Common beginner mistakes

  1. Creating the ALB in only one Availability Zone. An ALB must span subnets in at least two AZs. If you specify only one subnet, ALB creation fails. A single-AZ load balancer is a single point of failure. One AZ issue takes down your entire application.
  2. Putting an internet-facing ALB in private subnets. An internet-facing ALB must be in public subnets with a route to an internet gateway. Without that, the ALB cannot receive external traffic even though its scheme is internet-facing. Your EC2 instances can remain in private subnets. See Subnets in AWS for how public and private subnets differ.
  3. Not allowing traffic from the ALB security group to the target security group. After creating the ALB security group and attaching it to the ALB, you must add an inbound rule to the EC2 instances’ security group that allows the application port from the ALB security group ID. Without this rule, health checks fail and all targets show as unhealthy, even if the application is running fine.
  4. Opening the target security group to 0.0.0.0/0 instead of scoping it to the ALB. If you allow the open internet inbound on your instance security group, anyone can bypass the ALB and hit your instances directly, skipping WAF rules, rate limits, and routing logic. Always reference the ALB security group ID as the source rule, not a CIDR range.
  5. Assuming ALB works for non-HTTP protocols. ALB handles HTTP and HTTPS only. If you try to use it for a TCP database proxy, an MQTT broker, or a custom binary protocol, it will not work. Use NLB for anything that is not HTTP-based.

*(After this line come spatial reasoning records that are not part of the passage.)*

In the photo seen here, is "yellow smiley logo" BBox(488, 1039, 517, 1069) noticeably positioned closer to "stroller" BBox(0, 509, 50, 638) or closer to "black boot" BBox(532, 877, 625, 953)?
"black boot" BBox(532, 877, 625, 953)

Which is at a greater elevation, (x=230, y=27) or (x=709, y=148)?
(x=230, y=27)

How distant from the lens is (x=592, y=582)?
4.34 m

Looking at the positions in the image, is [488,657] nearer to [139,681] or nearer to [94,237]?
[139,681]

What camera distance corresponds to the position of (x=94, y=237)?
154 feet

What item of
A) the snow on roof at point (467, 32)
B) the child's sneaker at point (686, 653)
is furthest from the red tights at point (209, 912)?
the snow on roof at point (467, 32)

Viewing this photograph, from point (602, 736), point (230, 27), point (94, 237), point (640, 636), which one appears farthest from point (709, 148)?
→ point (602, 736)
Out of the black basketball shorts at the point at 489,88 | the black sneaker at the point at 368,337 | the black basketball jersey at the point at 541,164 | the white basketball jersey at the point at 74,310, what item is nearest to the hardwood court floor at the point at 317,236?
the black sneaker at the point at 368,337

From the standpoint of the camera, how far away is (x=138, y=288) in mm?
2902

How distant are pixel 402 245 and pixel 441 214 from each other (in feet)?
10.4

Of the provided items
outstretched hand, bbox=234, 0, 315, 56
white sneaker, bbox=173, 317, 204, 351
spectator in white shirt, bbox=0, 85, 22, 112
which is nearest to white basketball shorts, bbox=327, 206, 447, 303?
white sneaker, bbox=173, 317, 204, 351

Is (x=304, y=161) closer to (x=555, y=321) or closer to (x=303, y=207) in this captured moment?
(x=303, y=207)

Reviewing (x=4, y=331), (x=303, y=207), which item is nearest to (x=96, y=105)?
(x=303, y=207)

Frequently asked questions

What is the difference between a listener and a target group?

A listener is the front door. It defines the port and protocol the ALB accepts connections on (e.g., port 443, HTTPS). A target group is the back door. It defines where traffic is forwarded to: a set of EC2 instances, IP addresses, or Lambda functions. Listener rules sit in between, evaluating each incoming request and deciding which target group receives it.

Can an ALB route to Lambda functions?

Yes. ALB supports Lambda as a target type. When a request matches a rule pointing to a Lambda target group, the ALB invokes the Lambda function with the HTTP request details in the event payload and returns the function response to the client. This works well for serverless HTTP backends that handle occasional bursts of requests.

Does an ALB support WebSockets?

Yes. ALB natively supports WebSocket connections. When a client upgrades an HTTP connection to WebSocket, the ALB maintains the persistent connection and routes subsequent frames to the same backend target. No special configuration is required beyond allowing the WebSocket upgrade in your application.

Why are my ALB health checks failing even though my application is running?

The three most common causes: (1) the target instance security group does not allow inbound traffic from the ALB security group on the health check port, (2) the health check path returns a non-2xx status code, (3) the health check timeout is shorter than your application response time. Check all three before digging further.

Can I use an ALB with Auto Scaling?

Yes, and this is the standard pattern. You create an Auto Scaling group and configure it to register new instances with a specific target group automatically. When the group scales out, new instances register and start receiving traffic once health checks pass. When the group scales in, instances drain in-flight connections before deregistering.

Last verified: 21 April 2026 Cloud services change frequently. Verify details against official documentation before making infrastructure decisions.